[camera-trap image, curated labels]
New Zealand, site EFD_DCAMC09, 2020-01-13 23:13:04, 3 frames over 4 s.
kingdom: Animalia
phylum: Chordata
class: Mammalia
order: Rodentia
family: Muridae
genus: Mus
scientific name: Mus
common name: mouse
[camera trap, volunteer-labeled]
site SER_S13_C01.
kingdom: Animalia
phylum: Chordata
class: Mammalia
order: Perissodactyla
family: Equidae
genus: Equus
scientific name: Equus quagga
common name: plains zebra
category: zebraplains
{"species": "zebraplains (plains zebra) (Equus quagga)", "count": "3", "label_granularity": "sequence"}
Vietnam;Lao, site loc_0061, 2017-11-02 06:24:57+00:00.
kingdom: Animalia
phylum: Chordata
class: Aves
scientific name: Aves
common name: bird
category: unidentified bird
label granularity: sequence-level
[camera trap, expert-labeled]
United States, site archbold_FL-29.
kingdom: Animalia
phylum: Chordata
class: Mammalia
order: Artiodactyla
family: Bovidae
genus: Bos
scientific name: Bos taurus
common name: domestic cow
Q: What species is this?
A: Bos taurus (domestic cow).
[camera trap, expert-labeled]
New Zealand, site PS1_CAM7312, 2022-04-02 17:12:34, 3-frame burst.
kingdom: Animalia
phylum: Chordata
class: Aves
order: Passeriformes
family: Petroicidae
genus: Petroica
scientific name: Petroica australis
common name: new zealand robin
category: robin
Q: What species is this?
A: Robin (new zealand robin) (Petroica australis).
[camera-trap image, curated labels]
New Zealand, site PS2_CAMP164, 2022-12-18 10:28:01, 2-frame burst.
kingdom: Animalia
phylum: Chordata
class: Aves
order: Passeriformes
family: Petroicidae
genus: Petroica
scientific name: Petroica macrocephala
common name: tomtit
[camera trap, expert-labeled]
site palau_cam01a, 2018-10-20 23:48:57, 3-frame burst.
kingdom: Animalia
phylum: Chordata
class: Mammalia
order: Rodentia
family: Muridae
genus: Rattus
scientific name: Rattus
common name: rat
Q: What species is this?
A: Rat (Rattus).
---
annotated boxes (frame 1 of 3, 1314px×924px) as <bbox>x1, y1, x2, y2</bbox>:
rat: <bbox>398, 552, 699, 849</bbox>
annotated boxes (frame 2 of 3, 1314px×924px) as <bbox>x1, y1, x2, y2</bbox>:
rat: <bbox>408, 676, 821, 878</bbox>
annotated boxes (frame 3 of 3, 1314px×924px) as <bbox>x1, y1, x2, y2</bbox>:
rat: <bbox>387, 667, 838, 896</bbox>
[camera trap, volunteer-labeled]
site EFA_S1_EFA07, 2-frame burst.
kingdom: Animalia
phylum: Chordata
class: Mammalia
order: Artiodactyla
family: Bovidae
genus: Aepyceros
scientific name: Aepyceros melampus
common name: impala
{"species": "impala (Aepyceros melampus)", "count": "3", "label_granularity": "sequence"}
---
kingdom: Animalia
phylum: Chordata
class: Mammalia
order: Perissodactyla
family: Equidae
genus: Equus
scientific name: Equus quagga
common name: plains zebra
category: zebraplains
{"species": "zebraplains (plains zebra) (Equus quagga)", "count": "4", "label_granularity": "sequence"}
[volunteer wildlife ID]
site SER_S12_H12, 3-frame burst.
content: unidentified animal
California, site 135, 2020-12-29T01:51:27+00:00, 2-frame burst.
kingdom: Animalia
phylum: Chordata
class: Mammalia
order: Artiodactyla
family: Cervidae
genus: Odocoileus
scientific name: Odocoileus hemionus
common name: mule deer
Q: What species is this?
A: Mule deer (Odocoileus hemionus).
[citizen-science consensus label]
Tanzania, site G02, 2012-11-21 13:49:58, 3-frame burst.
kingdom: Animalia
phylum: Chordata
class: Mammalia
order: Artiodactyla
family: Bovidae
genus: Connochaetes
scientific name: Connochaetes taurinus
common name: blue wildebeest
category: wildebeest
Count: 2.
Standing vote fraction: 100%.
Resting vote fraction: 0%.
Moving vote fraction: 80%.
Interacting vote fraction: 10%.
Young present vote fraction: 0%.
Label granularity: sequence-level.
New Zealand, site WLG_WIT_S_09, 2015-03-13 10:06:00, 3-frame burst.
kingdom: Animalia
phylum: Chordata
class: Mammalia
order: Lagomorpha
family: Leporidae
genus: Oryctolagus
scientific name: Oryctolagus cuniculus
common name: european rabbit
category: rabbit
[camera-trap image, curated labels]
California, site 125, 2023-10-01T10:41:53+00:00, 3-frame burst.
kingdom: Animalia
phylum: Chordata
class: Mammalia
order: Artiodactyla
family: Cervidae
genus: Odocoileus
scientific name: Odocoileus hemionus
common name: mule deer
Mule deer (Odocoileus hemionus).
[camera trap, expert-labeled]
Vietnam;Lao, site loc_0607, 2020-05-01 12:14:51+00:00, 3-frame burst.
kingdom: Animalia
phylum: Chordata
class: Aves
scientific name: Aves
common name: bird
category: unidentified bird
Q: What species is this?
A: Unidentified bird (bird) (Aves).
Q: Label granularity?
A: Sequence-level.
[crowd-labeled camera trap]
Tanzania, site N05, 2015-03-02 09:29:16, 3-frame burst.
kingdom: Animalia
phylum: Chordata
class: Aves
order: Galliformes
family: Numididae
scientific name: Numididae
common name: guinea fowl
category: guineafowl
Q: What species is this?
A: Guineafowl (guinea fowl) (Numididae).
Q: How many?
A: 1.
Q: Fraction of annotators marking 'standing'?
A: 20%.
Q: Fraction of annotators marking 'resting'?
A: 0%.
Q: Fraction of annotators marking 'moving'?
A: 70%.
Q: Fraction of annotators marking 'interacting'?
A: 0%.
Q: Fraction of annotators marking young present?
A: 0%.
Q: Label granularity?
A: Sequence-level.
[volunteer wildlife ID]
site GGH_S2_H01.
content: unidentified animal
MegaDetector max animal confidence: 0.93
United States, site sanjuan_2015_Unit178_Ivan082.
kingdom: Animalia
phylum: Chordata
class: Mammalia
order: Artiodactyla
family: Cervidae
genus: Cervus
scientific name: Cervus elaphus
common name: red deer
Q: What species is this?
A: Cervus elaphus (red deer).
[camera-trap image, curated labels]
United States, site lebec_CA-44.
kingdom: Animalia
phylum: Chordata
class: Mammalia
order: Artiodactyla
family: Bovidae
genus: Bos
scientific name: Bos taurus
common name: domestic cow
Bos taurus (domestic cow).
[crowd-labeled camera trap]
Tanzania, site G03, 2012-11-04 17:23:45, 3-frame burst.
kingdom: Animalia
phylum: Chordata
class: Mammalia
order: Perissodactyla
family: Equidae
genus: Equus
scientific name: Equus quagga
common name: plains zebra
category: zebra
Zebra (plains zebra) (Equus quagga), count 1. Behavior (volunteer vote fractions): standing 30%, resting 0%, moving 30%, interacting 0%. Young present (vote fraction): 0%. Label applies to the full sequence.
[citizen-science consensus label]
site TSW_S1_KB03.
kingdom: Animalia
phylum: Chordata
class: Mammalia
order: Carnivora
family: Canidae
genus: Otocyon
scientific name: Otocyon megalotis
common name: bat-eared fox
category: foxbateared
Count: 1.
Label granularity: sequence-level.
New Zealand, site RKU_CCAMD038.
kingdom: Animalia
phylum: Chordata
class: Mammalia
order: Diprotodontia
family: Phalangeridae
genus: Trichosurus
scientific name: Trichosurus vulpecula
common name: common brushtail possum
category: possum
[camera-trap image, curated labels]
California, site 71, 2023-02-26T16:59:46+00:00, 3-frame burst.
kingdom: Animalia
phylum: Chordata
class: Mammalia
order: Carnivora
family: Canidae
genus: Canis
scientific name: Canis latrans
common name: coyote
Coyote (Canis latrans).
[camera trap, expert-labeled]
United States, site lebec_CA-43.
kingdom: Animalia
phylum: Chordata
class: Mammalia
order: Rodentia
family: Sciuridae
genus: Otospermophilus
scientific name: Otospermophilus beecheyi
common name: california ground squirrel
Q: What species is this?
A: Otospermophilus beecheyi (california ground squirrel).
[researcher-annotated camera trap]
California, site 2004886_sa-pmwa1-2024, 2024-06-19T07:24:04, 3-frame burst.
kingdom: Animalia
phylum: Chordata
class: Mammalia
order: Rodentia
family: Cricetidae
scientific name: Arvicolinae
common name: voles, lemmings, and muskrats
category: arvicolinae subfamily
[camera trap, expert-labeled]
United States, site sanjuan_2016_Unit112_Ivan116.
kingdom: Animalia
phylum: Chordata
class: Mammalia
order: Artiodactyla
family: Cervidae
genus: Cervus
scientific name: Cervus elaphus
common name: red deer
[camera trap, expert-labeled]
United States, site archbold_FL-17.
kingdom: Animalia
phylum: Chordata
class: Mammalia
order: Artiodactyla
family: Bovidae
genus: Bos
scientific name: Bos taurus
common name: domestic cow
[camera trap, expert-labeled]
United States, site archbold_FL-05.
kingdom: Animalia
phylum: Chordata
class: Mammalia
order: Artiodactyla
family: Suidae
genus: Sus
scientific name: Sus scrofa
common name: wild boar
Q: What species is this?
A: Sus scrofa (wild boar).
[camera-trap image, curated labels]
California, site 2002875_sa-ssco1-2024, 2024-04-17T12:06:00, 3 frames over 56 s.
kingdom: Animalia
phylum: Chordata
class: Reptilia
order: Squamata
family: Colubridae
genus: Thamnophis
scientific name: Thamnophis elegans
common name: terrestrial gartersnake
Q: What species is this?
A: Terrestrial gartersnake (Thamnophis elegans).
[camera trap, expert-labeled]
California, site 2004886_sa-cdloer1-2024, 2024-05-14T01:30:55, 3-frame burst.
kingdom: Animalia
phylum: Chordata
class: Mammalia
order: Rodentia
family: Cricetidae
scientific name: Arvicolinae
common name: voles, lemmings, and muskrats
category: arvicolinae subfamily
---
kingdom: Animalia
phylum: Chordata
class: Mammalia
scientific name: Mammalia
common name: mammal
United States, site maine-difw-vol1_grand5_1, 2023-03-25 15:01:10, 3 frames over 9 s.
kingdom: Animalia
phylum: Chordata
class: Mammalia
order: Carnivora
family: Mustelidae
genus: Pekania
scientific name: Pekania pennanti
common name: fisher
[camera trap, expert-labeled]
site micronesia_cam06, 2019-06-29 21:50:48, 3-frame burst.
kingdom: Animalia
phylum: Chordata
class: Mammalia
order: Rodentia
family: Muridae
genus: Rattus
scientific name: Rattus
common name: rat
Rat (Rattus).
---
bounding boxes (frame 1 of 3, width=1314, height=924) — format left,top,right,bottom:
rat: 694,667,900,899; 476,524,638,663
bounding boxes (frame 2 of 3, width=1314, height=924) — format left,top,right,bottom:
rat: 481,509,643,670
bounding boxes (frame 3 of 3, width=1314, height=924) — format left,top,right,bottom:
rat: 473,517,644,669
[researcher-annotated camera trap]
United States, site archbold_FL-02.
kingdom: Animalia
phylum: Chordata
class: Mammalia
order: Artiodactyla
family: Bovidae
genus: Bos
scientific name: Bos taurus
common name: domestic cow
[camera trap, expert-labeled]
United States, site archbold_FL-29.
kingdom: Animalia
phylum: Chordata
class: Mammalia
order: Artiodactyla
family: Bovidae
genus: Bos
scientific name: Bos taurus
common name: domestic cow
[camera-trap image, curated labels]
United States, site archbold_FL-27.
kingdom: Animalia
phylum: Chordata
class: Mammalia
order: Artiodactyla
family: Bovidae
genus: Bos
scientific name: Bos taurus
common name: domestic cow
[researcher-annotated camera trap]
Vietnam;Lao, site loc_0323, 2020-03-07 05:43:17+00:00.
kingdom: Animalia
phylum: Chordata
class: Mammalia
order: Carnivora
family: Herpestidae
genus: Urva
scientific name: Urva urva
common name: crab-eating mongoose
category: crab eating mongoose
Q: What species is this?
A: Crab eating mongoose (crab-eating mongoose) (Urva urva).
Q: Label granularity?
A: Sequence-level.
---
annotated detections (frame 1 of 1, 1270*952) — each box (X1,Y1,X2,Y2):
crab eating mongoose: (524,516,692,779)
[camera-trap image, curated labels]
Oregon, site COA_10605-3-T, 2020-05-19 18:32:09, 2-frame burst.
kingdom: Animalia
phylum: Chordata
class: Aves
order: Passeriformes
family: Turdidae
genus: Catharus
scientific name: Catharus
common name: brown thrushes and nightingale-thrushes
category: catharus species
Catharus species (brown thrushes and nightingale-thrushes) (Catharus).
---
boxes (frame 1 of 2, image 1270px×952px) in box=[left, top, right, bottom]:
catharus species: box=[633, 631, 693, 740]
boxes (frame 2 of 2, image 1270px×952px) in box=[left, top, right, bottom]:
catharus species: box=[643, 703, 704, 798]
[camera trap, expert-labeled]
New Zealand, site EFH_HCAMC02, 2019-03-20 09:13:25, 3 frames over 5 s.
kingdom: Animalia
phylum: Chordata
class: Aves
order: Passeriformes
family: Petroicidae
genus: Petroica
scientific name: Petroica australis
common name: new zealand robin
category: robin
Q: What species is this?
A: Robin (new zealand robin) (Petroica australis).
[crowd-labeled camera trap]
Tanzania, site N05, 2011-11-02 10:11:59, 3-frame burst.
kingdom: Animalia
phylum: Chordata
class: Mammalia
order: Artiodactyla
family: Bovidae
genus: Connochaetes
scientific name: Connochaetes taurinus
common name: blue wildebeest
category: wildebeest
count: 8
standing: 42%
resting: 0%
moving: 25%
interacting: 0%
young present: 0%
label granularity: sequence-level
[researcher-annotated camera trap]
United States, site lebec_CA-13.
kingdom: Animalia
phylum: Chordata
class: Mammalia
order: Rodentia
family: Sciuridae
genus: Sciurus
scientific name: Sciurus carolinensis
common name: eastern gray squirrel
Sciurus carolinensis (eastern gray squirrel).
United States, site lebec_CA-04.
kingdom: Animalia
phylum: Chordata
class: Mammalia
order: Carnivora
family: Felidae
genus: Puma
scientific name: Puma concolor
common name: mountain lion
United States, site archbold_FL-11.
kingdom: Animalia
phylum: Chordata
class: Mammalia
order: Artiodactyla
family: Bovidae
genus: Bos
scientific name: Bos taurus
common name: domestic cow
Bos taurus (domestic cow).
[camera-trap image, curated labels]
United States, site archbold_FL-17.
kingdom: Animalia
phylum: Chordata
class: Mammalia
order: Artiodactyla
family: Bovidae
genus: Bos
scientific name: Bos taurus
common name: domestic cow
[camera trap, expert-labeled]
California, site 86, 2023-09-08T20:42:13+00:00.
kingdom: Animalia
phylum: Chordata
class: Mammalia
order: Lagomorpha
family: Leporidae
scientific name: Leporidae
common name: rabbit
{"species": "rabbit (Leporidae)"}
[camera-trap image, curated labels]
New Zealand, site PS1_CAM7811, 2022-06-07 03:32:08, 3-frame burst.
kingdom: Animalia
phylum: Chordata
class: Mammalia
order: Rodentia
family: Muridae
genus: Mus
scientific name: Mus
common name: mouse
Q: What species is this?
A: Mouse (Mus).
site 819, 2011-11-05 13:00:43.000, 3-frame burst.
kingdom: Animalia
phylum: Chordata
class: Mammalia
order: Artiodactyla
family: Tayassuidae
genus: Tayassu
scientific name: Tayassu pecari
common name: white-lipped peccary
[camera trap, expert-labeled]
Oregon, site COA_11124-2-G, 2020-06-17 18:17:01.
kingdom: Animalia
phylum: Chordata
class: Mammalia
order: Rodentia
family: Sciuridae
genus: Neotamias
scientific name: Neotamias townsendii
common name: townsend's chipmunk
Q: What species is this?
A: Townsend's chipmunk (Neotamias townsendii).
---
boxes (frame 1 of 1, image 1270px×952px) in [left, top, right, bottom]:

★ ★ ★ ★ ★ ★ ★

The required output is the lines from the one holding "scientific name: Puma concolor" through the last line of the entries above, copied exactly.

scientific name: Puma concolor
common name: mountain lion
United States, site archbold_FL-11.
kingdom: Animalia
phylum: Chordata
class: Mammalia
order: Artiodactyla
family: Bovidae
genus: Bos
scientific name: Bos taurus
common name: domestic cow
Bos taurus (domestic cow).
[camera-trap image, curated labels]
United States, site archbold_FL-17.
kingdom: Animalia
phylum: Chordata
class: Mammalia
order: Artiodactyla
family: Bovidae
genus: Bos
scientific name: Bos taurus
common name: domestic cow
[camera trap, expert-labeled]
California, site 86, 2023-09-08T20:42:13+00:00.
kingdom: Animalia
phylum: Chordata
class: Mammalia
order: Lagomorpha
family: Leporidae
scientific name: Leporidae
common name: rabbit
{"species": "rabbit (Leporidae)"}
[camera-trap image, curated labels]
New Zealand, site PS1_CAM7811, 2022-06-07 03:32:08, 3-frame burst.
kingdom: Animalia
phylum: Chordata
class: Mammalia
order: Rodentia
family: Muridae
genus: Mus
scientific name: Mus
common name: mouse
Q: What species is this?
A: Mouse (Mus).
site 819, 2011-11-05 13:00:43.000, 3-frame burst.
kingdom: Animalia
phylum: Chordata
class: Mammalia
order: Artiodactyla
family: Tayassuidae
genus: Tayassu
scientific name: Tayassu pecari
common name: white-lipped peccary
[camera trap, expert-labeled]
Oregon, site COA_11124-2-G, 2020-06-17 18:17:01.
kingdom: Animalia
phylum: Chordata
class: Mammalia
order: Rodentia
family: Sciuridae
genus: Neotamias
scientific name: Neotamias townsendii
common name: townsend's chipmunk
Q: What species is this?
A: Townsend's chipmunk (Neotamias townsendii).
---
boxes (frame 1 of 1, image 1270px×952px) in [left, top, right, bottom]:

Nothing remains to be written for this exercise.